RAM and CPU usage

Status
Not open for further replies.

MattH

Active member
Hello,
I was trying to see how much resources my small project was taking using this sketch:
HTML:
https://forum.pjrc.com/threads/31664-measure-your-teensy-3-x-cpu-and-ram-usage!
I found another one here
HTML:
https://github.com/chrishonson/Arduino_CPU_Usage
I haven't tested it yet but it looks pretty similar (except that it does not detect the clock speed).

When I used it as it is (i.e. empty) I got CPU:6% and Free RAM:60531
When I pasted just a part of my project where the commented lines are in the "inline void Ten_MS_Task(void)" I got CPU:17% and Free RAM:60472 and if I paste it in the inline void One_MS_Task(void) I got CPU:24% and Free RAM:60511

Is it possible that I am only using 59 of RAM ? I have an array of float, a 2D array of floats, an array of bytes, lots of long, float, and Uint16_t variables, three functions that do float calculation...
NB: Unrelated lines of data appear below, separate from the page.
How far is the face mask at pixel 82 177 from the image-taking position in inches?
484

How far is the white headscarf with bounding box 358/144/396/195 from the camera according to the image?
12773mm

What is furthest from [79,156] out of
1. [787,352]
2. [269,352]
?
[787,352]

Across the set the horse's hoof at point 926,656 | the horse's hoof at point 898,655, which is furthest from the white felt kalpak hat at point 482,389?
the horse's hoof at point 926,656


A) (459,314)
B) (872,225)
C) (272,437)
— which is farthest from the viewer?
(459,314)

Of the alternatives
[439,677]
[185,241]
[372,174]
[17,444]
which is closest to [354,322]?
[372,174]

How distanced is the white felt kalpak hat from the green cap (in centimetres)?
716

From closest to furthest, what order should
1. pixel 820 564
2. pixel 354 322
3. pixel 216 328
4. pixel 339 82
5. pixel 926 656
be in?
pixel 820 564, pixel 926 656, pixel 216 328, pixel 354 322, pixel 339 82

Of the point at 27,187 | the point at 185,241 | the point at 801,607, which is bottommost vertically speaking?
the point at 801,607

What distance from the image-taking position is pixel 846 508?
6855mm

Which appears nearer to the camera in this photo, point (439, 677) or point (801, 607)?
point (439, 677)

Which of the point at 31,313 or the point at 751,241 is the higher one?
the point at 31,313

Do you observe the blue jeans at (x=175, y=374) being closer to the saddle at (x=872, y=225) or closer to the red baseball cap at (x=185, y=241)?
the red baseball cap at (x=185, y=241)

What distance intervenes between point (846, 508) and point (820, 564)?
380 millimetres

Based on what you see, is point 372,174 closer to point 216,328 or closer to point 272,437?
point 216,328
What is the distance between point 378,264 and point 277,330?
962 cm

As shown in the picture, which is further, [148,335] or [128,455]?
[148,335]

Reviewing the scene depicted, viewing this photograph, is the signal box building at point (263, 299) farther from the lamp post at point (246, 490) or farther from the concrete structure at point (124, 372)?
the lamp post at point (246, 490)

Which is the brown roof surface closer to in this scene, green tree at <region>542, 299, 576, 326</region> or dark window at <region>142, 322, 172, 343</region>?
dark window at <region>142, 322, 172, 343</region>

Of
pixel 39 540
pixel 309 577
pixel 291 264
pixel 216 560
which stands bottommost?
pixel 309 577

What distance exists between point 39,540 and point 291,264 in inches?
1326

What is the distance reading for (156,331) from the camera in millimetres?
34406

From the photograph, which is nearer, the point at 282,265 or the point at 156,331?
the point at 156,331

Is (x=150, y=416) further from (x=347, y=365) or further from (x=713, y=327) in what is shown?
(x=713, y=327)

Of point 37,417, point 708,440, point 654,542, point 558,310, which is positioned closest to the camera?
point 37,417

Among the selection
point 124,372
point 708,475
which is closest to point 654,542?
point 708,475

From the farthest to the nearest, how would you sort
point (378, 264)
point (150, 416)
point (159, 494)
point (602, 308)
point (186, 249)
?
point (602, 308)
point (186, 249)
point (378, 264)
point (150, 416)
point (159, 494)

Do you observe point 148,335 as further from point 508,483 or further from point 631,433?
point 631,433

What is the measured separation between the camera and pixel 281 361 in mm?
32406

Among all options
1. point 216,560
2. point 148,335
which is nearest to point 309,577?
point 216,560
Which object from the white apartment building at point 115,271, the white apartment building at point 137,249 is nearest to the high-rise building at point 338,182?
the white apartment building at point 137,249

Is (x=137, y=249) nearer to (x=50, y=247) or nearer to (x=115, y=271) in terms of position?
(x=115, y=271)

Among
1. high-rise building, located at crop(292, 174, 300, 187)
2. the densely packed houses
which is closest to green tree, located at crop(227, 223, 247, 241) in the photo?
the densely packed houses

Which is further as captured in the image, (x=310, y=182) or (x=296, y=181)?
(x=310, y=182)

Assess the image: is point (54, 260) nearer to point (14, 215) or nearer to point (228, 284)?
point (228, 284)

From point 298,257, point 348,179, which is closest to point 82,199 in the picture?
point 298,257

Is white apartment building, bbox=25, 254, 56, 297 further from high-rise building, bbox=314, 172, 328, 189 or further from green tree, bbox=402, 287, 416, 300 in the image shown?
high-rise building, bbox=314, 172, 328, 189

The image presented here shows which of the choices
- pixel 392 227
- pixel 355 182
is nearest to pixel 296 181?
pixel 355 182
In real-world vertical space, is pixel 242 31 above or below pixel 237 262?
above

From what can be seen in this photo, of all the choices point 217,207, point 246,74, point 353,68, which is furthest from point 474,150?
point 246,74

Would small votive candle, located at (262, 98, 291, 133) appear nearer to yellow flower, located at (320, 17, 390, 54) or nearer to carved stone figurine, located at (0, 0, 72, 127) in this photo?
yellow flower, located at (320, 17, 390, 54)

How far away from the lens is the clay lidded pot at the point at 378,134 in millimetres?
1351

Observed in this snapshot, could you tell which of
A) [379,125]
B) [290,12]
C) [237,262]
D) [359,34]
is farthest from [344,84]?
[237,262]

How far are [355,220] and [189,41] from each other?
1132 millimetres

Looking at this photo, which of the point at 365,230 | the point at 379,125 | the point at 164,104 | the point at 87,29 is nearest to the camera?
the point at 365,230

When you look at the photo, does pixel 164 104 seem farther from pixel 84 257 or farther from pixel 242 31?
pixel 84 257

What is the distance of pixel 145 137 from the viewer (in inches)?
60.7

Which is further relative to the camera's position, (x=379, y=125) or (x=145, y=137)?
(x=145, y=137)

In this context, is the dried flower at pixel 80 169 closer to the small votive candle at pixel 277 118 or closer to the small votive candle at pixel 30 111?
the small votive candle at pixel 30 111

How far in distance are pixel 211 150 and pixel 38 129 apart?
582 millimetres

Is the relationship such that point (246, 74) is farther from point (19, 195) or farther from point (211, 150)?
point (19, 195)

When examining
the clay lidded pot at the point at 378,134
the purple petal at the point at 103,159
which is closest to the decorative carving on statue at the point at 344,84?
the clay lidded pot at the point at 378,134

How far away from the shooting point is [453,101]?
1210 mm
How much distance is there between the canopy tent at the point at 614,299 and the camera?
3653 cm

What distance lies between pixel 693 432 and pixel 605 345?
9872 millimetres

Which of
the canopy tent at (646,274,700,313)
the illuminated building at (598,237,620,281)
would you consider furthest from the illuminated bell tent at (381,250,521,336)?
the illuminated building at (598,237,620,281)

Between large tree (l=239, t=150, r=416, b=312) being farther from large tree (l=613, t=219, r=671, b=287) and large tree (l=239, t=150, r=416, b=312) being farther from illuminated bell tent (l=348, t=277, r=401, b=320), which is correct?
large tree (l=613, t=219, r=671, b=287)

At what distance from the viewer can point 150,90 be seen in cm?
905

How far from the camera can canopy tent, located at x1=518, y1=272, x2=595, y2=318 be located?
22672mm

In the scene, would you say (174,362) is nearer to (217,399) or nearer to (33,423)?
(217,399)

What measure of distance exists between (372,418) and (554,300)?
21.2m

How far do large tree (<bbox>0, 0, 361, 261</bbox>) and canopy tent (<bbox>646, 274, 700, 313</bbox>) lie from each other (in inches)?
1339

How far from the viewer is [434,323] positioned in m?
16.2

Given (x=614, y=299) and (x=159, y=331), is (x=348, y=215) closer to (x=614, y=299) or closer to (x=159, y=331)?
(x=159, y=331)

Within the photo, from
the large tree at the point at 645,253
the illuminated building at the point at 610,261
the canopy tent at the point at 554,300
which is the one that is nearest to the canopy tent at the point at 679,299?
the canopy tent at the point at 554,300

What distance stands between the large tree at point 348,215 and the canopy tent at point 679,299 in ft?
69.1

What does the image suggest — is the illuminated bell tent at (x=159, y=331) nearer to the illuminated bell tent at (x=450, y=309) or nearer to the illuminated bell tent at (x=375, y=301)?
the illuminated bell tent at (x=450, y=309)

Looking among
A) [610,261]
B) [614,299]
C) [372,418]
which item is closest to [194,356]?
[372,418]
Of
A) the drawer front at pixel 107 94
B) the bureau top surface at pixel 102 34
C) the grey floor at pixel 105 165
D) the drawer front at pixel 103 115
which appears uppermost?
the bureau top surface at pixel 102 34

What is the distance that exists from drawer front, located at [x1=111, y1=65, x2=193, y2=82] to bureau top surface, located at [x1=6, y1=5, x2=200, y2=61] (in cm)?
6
Am I using this correctly?

Why do I get 100% CPU usage if I leave a delay in my loop ?

How do I extrapolate CPU usage for 1 loop from the x10=17% and x100=24% ?

Cheers
 
These counter methods for monitoring cpu load depends on compiler optimization, versions, etc. and has to be adjusted for each case. I have found another method that always will give a correct result.
It will only work in eventdriven programming since it dependents on wfi.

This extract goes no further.